Since the shift to electronic health records (EHRs) in the United States accelerated a decade ago, the day-to-day impact on doctors is staggering. To keep records current and useful, physicians have to ensure all records of patient interactions get recorded, meaning that a large chunk of their day is spent staring at a screen rather than taking care of their patients. Recent studies show that doctors may spend as much as half of their work day filling out the records of their interactions with patients.
“In an ideal world, physicians would just interact with patients,” Saykara founder and CEO Harjinder Sandhu told Forbes. “That’s what they want to do. They don’t want to type notes.”
His Seattle-based company’s solution is an app that records a doctor’s interactions with patients, using AI and machine learning to hone in on key points of the doctor’s side of the conversation and appropriately document on the EHR, leaving the doctor free to focus on the patient. A new update to Saykara software now passively records in office without requiring activation, making operation even easier for doctors, who previously had to start recordings manually.
Sandhu is a serial entrepreneur who successfully launched three companies operating at the intersection of health care and voice recognition software. The former York University computer science professor launched MedRemote, a physician transcription software company, in 2000. Following its acquisition by Nuance Communications in 2005, Sandhu stayed with the company for six more years before cofounding Twistle, which helps doctors automate follow-up patient care. Saykara, launched in 2015, seems a logical next step in advancing healthcare-based software.
“A lot of physicians don’t like to spend time at the screen while their with their patients,” he says. “So they end up doing all their documentation in the evenings – so much time working leads to burnout.”

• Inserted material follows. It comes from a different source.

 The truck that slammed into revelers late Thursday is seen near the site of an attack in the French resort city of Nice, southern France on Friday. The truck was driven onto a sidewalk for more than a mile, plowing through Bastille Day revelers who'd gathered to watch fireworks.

Sandhu’s goal for Saykara is ambitious – to create a completely seamless experience in which the sophisticated software extracts the relevant information from doctor-patient conversations without getting derailed by tangents. In the short-term, Saykara focuses on the voice of physicians as they actively listen to symptoms and repeat them back to their patients. Doctors must review each patient interaction transcribed by Saykara to ensure it’s accurate but even then, the company claims it’s reducing the time spent entering notes by as much as 70%.
This has allowed some of its customers to take on new patients, Sandhou says, and others to get their personal lives back. “One physician said he read a book for the first time in about four years since he now had his evenings free,” he told Forbes.
Saykara has believers, having raised $7.53 million from the likes of SpringRock Ventures, Elevate Innovation Partners and Madrona Venture Group, according to Pitchbock. Customers include Providence Health Care, MultiCare and others.
“We’re actually making a really big difference for physicians,” Sandhu said. “This is a really exciting field right now.”